The selective 5HT2C receptor agonist lorcaserin is approved in oral form in the USA (FDA) for long-term weight management in the obese and overweight. Under the trade name Belviq (Arena Pharmaceuticals, San Diego, CA) it is available at the 10 mg BID dose and as Belviq XR at the 20 mg QD dose.

Mechanism of action

Lorcaserin is understood to reduce food intake by its activation of 5-HT via POMC neurons, importantly this drug is selective for the 5-HT2C receptor, with little affinity for the 2A and 2B receptor subtypes. This limits the psychological and cardiovascular side effects observed with non-selective serotonergic drugs previously approved, then withdrawn, e.g. fenfluramine and sibutramine [43]. Stimulation of 5-HT2C receptors leads to stimulation of POMC in the arcuate nucleus, and αMSH is produced from POMC neurons and acts on MC4R which results in food intake reduction in pre-clinical studies [44].

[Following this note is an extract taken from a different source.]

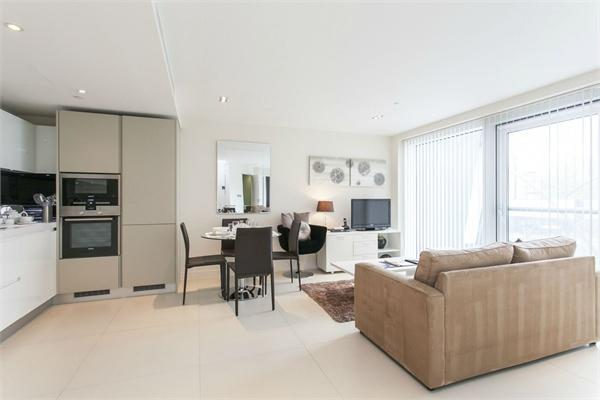 London property for sale. Ref No: 13184661. Picture no 3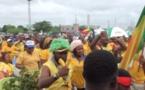 L'heure était à la fête à Cotonou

Efficacy, effects on behaviour and tailoring potential

Weight loss with lorcaserin has been assessed in the Behavioural Modification and Lorcaserin for Overweight and Obesity Management (BLOOM; 3182 obese or overweight patients receiving lorcaserin 10 mg, or placebo, twice daily–Smith et al. 2010) [45], BLOOM-DM (604 overweight or obese T2DM patients receiving lorcaserin 10 mg once daily, twice daily or placebo) [46] and Behavioural Modification and Lorcaserin Second Study for Obesity Management (BLOSSOM; 4008 obese or overweight patients receiving 10 mg once daily, twice daily or placebo) [47] clinical trials. Meta-analysis suggests 3.2 kg additional weight loss and an OR of 3.10 for achieving 5% weight loss with lorcaserin relative to placebo (n = 3350 vs. 3288 over three studies) [27].

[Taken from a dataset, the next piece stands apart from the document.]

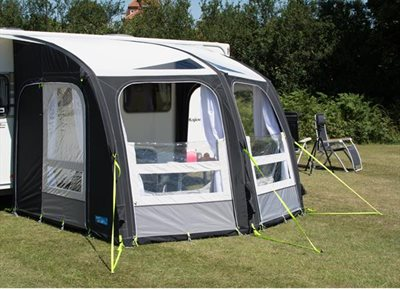 Clearance Awnings Kampa ACE Air 300 - 2016 Model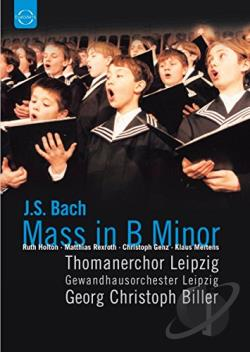 Bach - Mass in B Minor DVD Cover Art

Martin et al. [48] assessed energy intake and expenditure in overweight/obese participants, following lorcaserin treatment over a 56-day period, in a double-blind, randomised, placebo-controlled trail. At 56 days lorcaserin treatment resulted in significantly reduced energy intake at lunch and dinner in ad libitum buffet meals compared to baseline measures, as well as a significantly larger reduction in energy intake compared to placebo. Reductions in energy intake correlated with reductions in body weight. However, energy expenditure, substrate oxidation and activity levels were not affected by lorcaserin, suggesting that weight loss occurs through reduced energy intake alone. Notably, lorcaserin produced significant decreases in perceived hunger, with no effect on food cravings, body image, dietary restraint and disinhibition.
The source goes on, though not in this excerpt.